Can you pull out every line below that contains the word "farthest"? Case counts.

Extracted data:
* * * * *
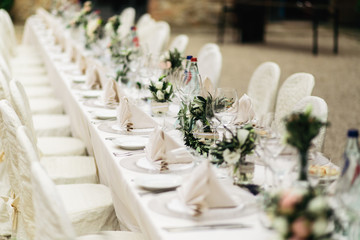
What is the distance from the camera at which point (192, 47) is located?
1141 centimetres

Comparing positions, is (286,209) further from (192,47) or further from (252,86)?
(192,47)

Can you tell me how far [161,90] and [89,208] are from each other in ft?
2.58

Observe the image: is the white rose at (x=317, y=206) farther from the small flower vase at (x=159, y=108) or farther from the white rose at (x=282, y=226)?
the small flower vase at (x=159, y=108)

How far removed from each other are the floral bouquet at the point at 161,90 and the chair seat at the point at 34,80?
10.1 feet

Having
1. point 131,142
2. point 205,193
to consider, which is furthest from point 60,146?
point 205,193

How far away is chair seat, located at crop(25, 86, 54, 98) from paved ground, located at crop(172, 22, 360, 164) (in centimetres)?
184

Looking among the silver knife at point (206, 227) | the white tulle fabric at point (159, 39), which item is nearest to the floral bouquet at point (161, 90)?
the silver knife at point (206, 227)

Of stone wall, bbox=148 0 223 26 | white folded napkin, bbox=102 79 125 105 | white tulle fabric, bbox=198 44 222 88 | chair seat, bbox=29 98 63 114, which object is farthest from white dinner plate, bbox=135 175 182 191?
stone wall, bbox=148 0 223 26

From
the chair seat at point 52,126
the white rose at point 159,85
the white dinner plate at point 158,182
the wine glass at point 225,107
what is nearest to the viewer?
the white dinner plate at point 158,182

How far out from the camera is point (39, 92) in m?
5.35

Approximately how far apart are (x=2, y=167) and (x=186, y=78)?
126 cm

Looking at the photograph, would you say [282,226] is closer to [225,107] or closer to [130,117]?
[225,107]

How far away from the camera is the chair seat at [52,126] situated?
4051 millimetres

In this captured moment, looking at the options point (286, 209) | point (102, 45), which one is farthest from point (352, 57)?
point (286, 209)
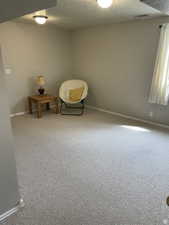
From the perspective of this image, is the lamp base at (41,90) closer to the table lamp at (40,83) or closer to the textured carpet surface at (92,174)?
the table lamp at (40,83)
* * * * *
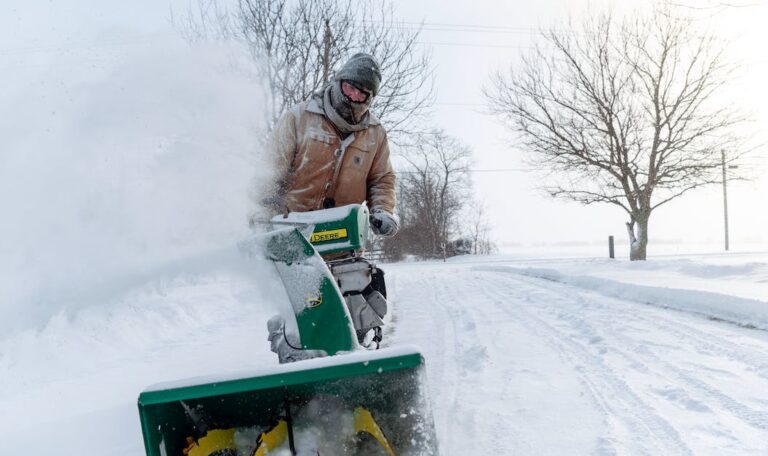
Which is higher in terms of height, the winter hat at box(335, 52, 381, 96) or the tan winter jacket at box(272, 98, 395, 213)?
* * * * *
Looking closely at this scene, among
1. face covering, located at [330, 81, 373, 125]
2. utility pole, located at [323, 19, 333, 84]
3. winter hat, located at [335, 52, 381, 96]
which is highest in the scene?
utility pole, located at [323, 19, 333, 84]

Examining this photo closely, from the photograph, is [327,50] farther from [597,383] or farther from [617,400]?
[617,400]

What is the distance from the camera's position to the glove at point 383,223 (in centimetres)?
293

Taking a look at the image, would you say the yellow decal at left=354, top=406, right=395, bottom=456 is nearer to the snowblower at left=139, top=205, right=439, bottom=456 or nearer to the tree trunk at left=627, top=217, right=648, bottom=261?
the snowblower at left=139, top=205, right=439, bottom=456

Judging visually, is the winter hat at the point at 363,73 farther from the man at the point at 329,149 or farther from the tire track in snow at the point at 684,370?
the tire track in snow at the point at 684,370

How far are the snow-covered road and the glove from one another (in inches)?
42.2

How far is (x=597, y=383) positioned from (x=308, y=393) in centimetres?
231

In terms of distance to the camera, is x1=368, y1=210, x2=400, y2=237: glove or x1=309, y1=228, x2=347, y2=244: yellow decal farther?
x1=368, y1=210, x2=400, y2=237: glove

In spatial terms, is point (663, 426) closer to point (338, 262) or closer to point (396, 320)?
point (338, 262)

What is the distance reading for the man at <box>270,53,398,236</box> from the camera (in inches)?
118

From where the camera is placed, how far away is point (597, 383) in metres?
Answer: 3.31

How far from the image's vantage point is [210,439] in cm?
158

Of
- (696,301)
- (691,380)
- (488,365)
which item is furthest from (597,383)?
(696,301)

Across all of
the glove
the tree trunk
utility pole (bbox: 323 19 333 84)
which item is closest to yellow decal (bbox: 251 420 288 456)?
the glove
* * * * *
Solution for this problem:
Of stone wall, bbox=148 0 223 26 | white folded napkin, bbox=102 79 125 105 | white tulle fabric, bbox=198 44 222 88 | chair seat, bbox=29 98 63 114, which object is farthest from white dinner plate, bbox=135 175 182 191?
In this captured moment, looking at the options point (286, 209) | point (102, 45), which one is farthest from point (352, 57)?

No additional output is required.